Sans oublier la danseuse Samia Gamal à la sensualité joyeuse jusqu’à Dalida, qui fait une apparition à la fin du documentaire et dont le frère est aussi interviewé.
Autant de voix puissantes et de personnalité émancipées qui évoluaient dans un monde arabe, dominé par le patriarcat et le machisme – certes – mais qui tolérait pourtant encore une certaine forme de liberté et d’audace féminine.
C’était au siècle dernier…
Voix puissantes, Femmes puissantes !

Toutes ces artistes se sont, non sans frictions, plus ou moins affranchies du patriarcat mais pas que : toutes ont incarné l’unité et la fierté arabe pendant un demi-siècle.
C’était les années Nasser. Nasser qui, avec son « féminisme d’État » avec sa politique radiophonique et cinématographique, favorisa un renouveau politique national des années 1920 jusqu’aux années 1970 et engendra l’éclosion d’un véritable âge d’or culturel.

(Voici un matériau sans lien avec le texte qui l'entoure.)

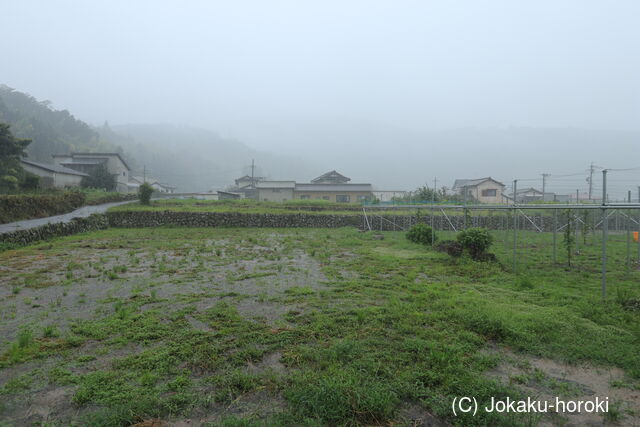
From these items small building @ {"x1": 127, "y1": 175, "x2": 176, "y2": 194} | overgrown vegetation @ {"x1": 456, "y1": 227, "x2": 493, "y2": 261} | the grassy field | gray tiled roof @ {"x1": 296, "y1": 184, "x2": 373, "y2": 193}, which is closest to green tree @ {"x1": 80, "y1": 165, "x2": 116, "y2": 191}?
small building @ {"x1": 127, "y1": 175, "x2": 176, "y2": 194}

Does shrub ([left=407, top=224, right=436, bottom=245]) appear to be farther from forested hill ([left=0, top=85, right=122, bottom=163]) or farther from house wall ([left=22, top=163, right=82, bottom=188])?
forested hill ([left=0, top=85, right=122, bottom=163])

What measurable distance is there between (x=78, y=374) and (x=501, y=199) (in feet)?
138

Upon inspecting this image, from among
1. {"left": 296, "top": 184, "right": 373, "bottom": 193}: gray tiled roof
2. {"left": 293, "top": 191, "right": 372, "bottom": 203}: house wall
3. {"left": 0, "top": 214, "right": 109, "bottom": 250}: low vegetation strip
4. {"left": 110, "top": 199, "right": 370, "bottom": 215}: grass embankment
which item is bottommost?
{"left": 0, "top": 214, "right": 109, "bottom": 250}: low vegetation strip

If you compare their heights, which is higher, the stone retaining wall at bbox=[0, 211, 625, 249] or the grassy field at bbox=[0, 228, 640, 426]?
the stone retaining wall at bbox=[0, 211, 625, 249]

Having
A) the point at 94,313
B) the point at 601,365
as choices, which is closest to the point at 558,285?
the point at 601,365

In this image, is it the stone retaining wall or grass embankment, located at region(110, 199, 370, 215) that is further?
grass embankment, located at region(110, 199, 370, 215)

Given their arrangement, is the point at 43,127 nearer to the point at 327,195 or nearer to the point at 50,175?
the point at 50,175

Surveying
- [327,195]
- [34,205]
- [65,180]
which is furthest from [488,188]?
[65,180]

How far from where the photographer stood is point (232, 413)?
294 centimetres

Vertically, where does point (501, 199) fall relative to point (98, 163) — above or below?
below

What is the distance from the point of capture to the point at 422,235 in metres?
13.9

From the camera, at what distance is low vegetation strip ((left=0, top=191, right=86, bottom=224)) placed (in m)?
15.3

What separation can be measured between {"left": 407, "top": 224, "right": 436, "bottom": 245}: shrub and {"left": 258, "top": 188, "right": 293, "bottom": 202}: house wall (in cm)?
2630

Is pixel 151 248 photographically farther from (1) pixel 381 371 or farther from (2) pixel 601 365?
(2) pixel 601 365
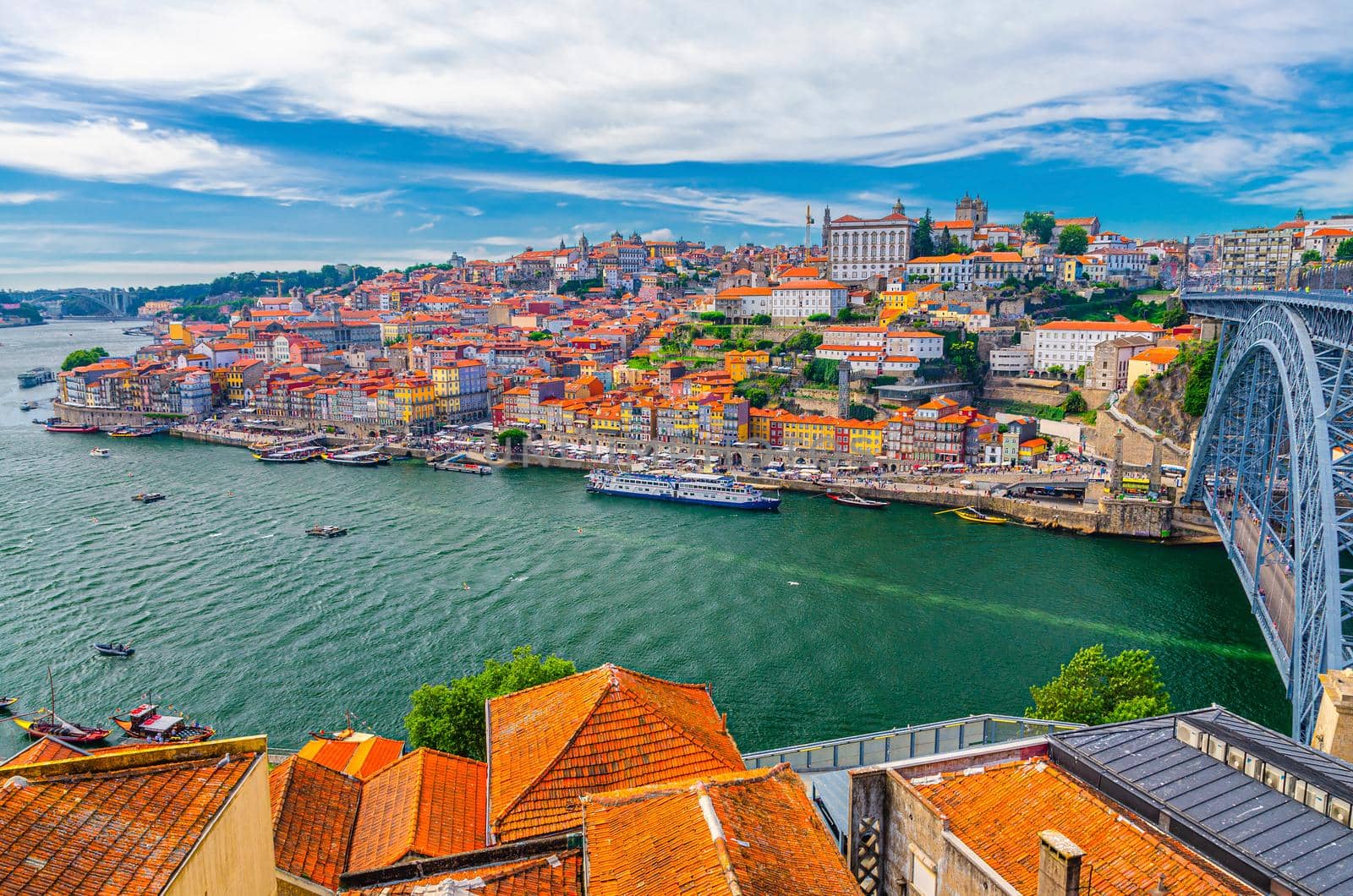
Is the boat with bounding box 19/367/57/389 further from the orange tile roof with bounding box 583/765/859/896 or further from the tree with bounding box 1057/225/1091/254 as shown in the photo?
the orange tile roof with bounding box 583/765/859/896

Si les relations étroites d’Oulm Kalthoum avec le chef d’état sont bien connues, la moins célèbre mais néanmoins magnifique Fairuz (qui signifie « turquoise ») a elle aussi su incarner la fierté et l’unité arabes. A 90 ans, la chanteuse demeure aujourd’hui un témoignage vivant – mais lointain, hélas – de la douceur de vivre libanaise.
Cette chanteuse influencée par la musique jazz, a conquis le monde arabe dans les années 1950 avec un répertoire audacieux et puis elle s’est tue durant les années de guerre civile : ne se revendiquant d’aucune chapelle, toutes les confessions ont pu s’identifier à sa musique et elle demeure, encore aujourd’hui, une icône.
Ainsi, lorsqu’en août 2020, Emmanuel Macron s’est rendu à Beyrouth après l’explosion, il choisit, comme pour contribuer à panser les plaies d’un pays violemment meurtri, d’aller rendre visite à Fairouz pour lui remettre la Légion d’honneur : un symbole national.
On se surprend à rêver à cette époque bénie où les voix pouvaient se déployer librement, les corps danser, les cœurs chavirer.